Ed note. I’m pleased to welcome Adam Lichtenheld to UN Dispatch. Adam is a PhD student at the University of California, Berkeley, whose research focuses on forced migration, civil war, and peace building. He has worked as a USAID consultant on political transitions and post-conflict development in Libya, Iraq, Afghanistan, and South Sudan. He is also a former freelance journalist for National Geographic and other publications, and a former Herbert Scoville, Jr. Fellow on U.S. foreign policy.
The migration surge along the U.S. border has come under intense political and public scrutiny. A precipitous increase in the number of people crossing into the U.S. from Central America this year, including some 50,000 minors, has prompted the Obama Administration to request $1.4 billion in emergency funding. While the president has underscored the “urgency” of the humanitarian situation, policymakers and commentators continue to classify the influx of migrants as everything but what it appears to be: a refugee crisis.
And it is not a new one. No region in the world is plagued by more organized crime-related violence than Central America. Gang warfare and forced recruitment in Mexico, El Salvador, Guatemala and Honduras have been primary drivers of migration for at least the past half-decade. Beth Ferris of the Brookings Institution has written that Central American drug cartels closely resemble rebel groups, making the violence they unleash akin to that of a low-level insurgency. While public attention has focused on the plight of unaccompanied children, single women also comprise a significant proportion of the displaced. Thus the profiles of these migrant populations — mostly women and children forced to flee conflict-ridden countries for fear of persecution — are more consistent with a traditional refugee situation than the voluntary cross-border movements to which the U.S. is accustomed.

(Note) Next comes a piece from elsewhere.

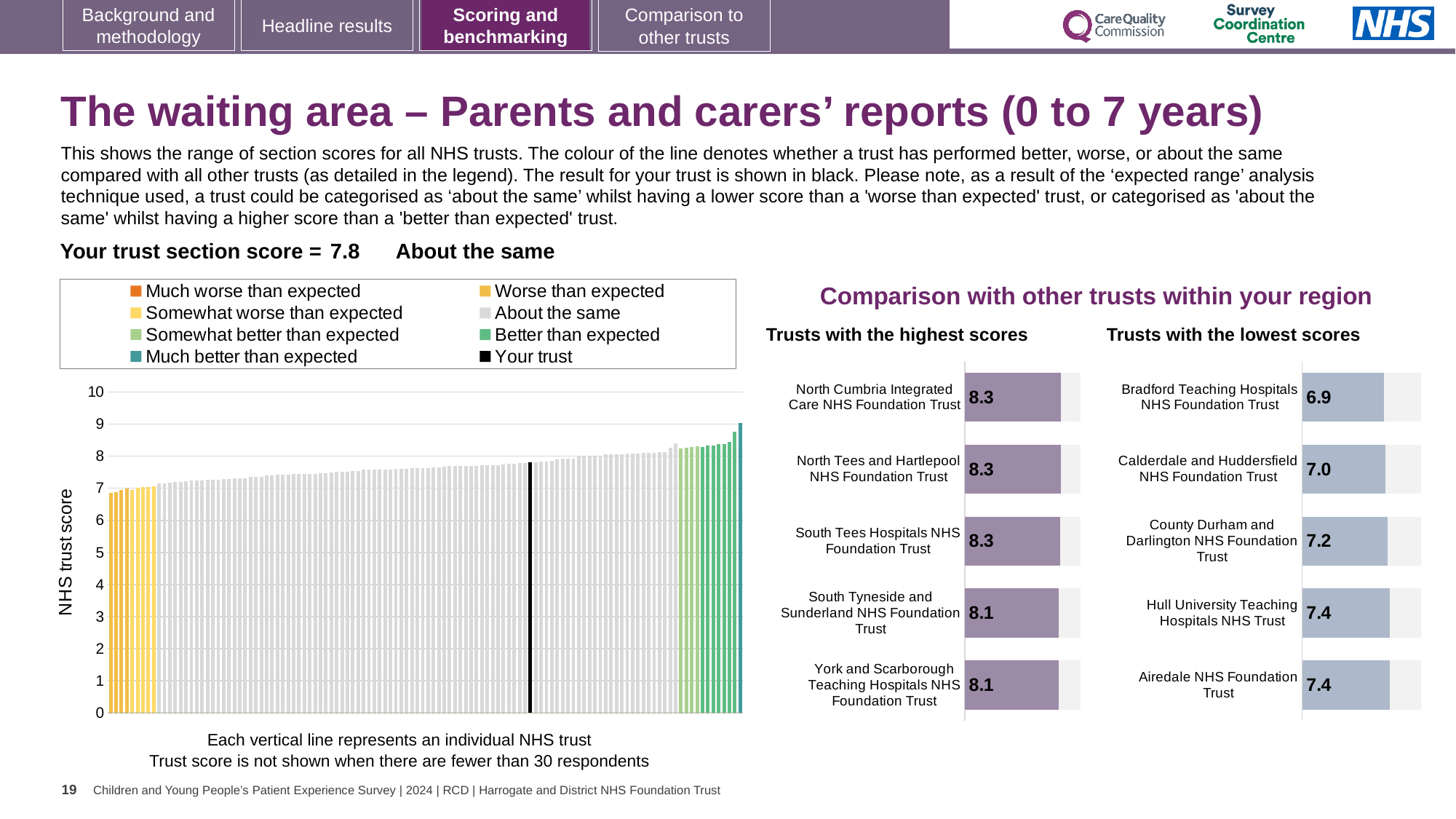
In the main chart of all NHS trusts on the left, is the value for the black 'Your trust' bar greater or less than 7? greater In the 'Trusts with the highest scores' chart, what is the difference between the scores of South Tees Hospitals NHS Foundation Trust and South Tyneside and Sunderland NHS Foundation Trust? 0.2 How many trusts are listed in the 'Trusts with the highest scores' chart? 5 In the 'Trusts with the lowest scores' chart, which trust has the lowest score? Bradford Teaching Hospitals NHS Foundation Trust How many entries does the legend above the main chart of all NHS trusts list? 8 In the 'Trusts with the lowest scores' chart, what is the score for Calderdale and Huddersfield NHS Foundation Trust? 7.0 In the 'Trusts with the highest scores' chart, what is the score for North Cumbria Integrated Care NHS Foundation Trust? 8.3 In the main chart of all NHS trusts on the left, do the trust scores rise or fall from left to right? Rise In the 'Trusts with the lowest scores' chart, which has the higher score: Calderdale and Huddersfield NHS Foundation Trust or County Durham and Darlington NHS Foundation Trust? County Durham and Darlington NHS Foundation Trust In the 'Trusts with the lowest scores' chart, what is the difference between the scores of Hull University Teaching Hospitals NHS Trust and Bradford Teaching Hospitals NHS Foundation Trust? 0.5 What kind of chart is the main chart of all NHS trusts on the left of the slide? Bar chart In the 'Trusts with the highest scores' chart, what is the score for York and Scarborough Teaching Hospitals NHS Foundation Trust? 8.1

Yet the discussion over how to address this crisis is embroiled in the U.S.’s contentious debate over immigration, with the chief focus on the Obama Administration’s policy response. But what about the role of the international community? UNHCR is charged with providing humanitarian assistance and protection to refugee communities, including emergency shelter, which hasbecome a dire problem facing the overstretched U.S. Office of Refugee Resettlement. While UNHCR is far from silent on the issue, its 2014 and 2015 budgets for operations in North and Central America pale in comparison to its funding allocations for managing refugee flows in West, Central, and East Africa, the Middle East, and Eastern Europe. The situation south of the U.S. border is certainly not to the scale of the crises affecting these other regions. But it still warrants greater engagement from, and burden-sharing with, international humanitarian agencies.
Such involvement is critical both for supplying humanitarian aid and processing requests for asylum. Like most refugees, those seeking sanctuary in the U.S. are arriving as part of mixed migration movements, which encompass those who qualify for international protection under the 1951 Refugee Convention, and those who do not. The U.S. asylum process is cumbersome, and proving a well-founded fear of persecution is more difficult when the threat stems from opportunistic gangs rather than oppressive governments. But international assistance may be the only hope for screening migrants quickly and fairly, and protecting individuals for whom deportation would be a death sentence.
Due to its geographic isolation, the U.S. has rarely had to contend with the challenges of being a country of first asylum. The current crisis is changing that. Washington now joins governments throughout Europe, the Middle East, sub-Saharan Africa and Asia that have been forced to grapple with the regional consequences of domestic conflict and instability. While the U.S. is the primary destination for Central American refugees, these migrations have overwhelmed other countries throughout the region. Since 2009, for example, applications for asylum in Mexico, Panama, Nicaragua, and Costa Rica have skyrocketed by 432 percent.
As the world observes World Refugee Day, it faces the highest number of people forcibly displaced by violent conflict — roughly 51 million — since World War II. The recent uptick in armed conflicts globally, coupled with growing urbanization in conflict-affected countries, forecasts further displacement. While addressing forced migration is critically linked to the immigration policies of individual countries, the scale of the problem requires a collective effort coordinated by international actors. The situation along the U.S. border is no different.